[DFDL-WG] DFDL Revision 033 Comments
Steve Hanson
smh at uk.ibm.com
Wed Feb 25 07:15:14 CST 2009
Hi Dave
Thanks for your comments.
However, one general observation about DFDL. It is not the case that the
end result of a DFDL parse is something that is always XML compliant. We
have been very careful to decouple parsing from transformation. If we
said that DFDL created something XML compliant, the next thing is to want
xs:attributes in the DFDL model so that the act of parsing can create XML
that includes attributes. I've worked on a project that made this mistake
and has paid the price ever since, with an overly complicated model that
forces users to know more about XML than they need to. DFDL is intended
to model and parse non-XML data. It happens to use a subset of XML Schema
as its model for convenience. But what it produces is not XML. If you want
to take the output from DFDL and create XML, fine, but that's a post-parse
transformation step.
More specifically:
- The DFDL infoset is not the XML infoset. The XML infoset is not rich
enough to carry type information, everything is character items. It can't
represent binary data. It can't ever handle hex 00 (null).
- The DFDL infoset is not the XDM. The XDM Text node assumes that the
content can be expressed as characters, that is not true of binary data.
The XDM Comment node is too restrictive.
- The DFDL infoset is not the XSD PSVI. That enforces validation of the
data as it is parsed, which is not mandated by DFDL. There were other
reasons too - I'll let Sandy Gao explain further.
However, I can see value in changing the DFDL infoset to be more
compatible with XDM, where that makes sense. We can discuss further on the
call.
Regards
Steve Hanson
Programming Model Architect
WebSphere Message Brokers
Hursley, UK
Internet: smh at uk.ibm.com
Phone (+44)/(0) 1962-815848
"Dave Glick" <dglick at dracorp.com>
Sent by: dfdl-wg-bounces at ogf.org
20/02/2009 21:40
To
<dfdl-wg at ogf.org>
cc
Subject
[DFDL-WG] DFDL Revision 033 Comments
All,
I have completed my review of draft 33 of the standard. I?ve read through
the document as a whole at several times and spent a considerable amount
of time digesting each of the sections. I?ve included nearly all my
comments in the document (attached) but because there are so many, and
reconciling them with ongoing revisions of the document may be difficult,
I?ve included what I feel are the important points in this email (I
realize there are a lot of points here, but I guess that?s what happens
when someone takes a totally fresh look at things). I would like to note
that these are all just suggestions ? I commented wherever I had a
question or concern for completeness sake, but certainly don?t expect all
of my feedback to be incorporated ? especially since many of the concerns
may have already been discussed and addressed in previous iterations of
the standard. My only goal and motivation is to and help make the best
standard possible, and hopefully some of these suggestions will be food
for thought.
General
- The document feels overly verbose and explanatory to me. There are many
whole sections and blocks of text that, while very valuable, don?t really
seem appropriate in a normative standards document. The document should
explain ?what is,? not necessarily ?why it is.? I understand that it was
previously discussed as to whether portions of the document should be
extracted and instead included in a separate non-normative ?DFDL Primer?
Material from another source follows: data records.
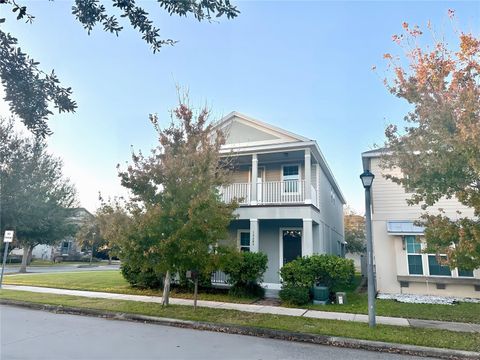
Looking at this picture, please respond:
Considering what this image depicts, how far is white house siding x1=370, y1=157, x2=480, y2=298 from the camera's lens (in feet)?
44.5

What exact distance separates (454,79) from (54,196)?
29.3 metres

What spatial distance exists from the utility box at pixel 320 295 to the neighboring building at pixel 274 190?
269 centimetres

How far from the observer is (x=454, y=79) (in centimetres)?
805

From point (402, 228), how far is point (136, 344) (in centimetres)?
1149

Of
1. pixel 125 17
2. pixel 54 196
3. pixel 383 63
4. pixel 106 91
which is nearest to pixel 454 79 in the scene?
pixel 383 63

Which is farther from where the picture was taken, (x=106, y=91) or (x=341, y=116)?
(x=341, y=116)

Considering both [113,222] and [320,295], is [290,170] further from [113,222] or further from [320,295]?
[113,222]

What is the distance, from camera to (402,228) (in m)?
13.8

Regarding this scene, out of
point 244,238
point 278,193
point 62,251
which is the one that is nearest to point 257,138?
point 278,193

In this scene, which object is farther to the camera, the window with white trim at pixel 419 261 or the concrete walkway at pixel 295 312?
the window with white trim at pixel 419 261

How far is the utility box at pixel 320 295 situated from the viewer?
1146 cm

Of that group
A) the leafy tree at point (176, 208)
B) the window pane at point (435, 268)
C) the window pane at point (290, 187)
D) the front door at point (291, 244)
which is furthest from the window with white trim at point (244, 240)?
the window pane at point (435, 268)

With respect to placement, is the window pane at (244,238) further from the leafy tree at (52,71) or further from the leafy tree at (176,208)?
the leafy tree at (52,71)

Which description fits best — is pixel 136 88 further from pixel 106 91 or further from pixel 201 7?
pixel 201 7
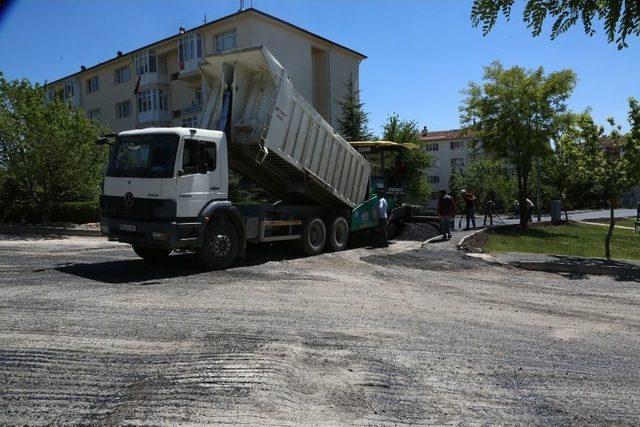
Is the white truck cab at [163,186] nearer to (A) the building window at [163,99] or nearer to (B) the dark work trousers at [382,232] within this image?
(B) the dark work trousers at [382,232]

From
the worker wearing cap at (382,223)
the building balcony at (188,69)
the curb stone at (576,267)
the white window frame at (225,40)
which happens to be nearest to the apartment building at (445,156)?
the building balcony at (188,69)

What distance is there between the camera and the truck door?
976 cm

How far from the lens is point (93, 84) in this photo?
47.2 meters

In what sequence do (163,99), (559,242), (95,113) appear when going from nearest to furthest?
(559,242)
(163,99)
(95,113)

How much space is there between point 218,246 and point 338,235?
14.9 feet

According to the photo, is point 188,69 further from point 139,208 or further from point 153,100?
point 139,208

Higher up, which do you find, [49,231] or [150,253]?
[49,231]

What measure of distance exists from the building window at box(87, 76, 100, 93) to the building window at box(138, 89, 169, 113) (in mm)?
8675

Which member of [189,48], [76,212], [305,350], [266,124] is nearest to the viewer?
[305,350]

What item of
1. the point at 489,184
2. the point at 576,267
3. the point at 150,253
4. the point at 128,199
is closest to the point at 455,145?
the point at 489,184

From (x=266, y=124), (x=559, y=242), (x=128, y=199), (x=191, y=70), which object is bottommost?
(x=559, y=242)

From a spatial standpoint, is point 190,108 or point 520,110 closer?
point 520,110

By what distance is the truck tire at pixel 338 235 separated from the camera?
14.0m

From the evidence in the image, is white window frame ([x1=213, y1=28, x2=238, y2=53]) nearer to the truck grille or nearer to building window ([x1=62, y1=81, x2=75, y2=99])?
building window ([x1=62, y1=81, x2=75, y2=99])
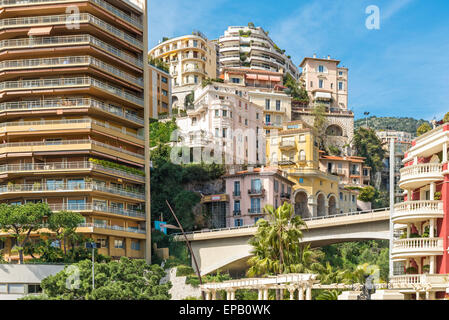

similar to the way W3C structured the XML Schema standard. My reaction is
that doing so would help clean up the document. Using technical books as a
metaphor, my own feeling is that a normative standard should be more like
?The Definitive UNIX Reference? and less like ?Introduction to UNIX? or
even ?Expert-Level UNIX?. I think the standard falls a little too far into
the latter category right now.
- Related to the previous comment, the section that seemed the most out of
place to me was the discussion on the parsing and unparsing processes and
their relationship to grammar and general parsing concepts (?DFDL
Properties Introduction?). Though the discussion was extremely valuable
from the standpoint of a potential implementer and may actually be the
only way to implement the standard, I think it may fall too far into the
?how to implement? category and might be more appropriate in an appendix
(marked as non-normative) or a primer if one is created.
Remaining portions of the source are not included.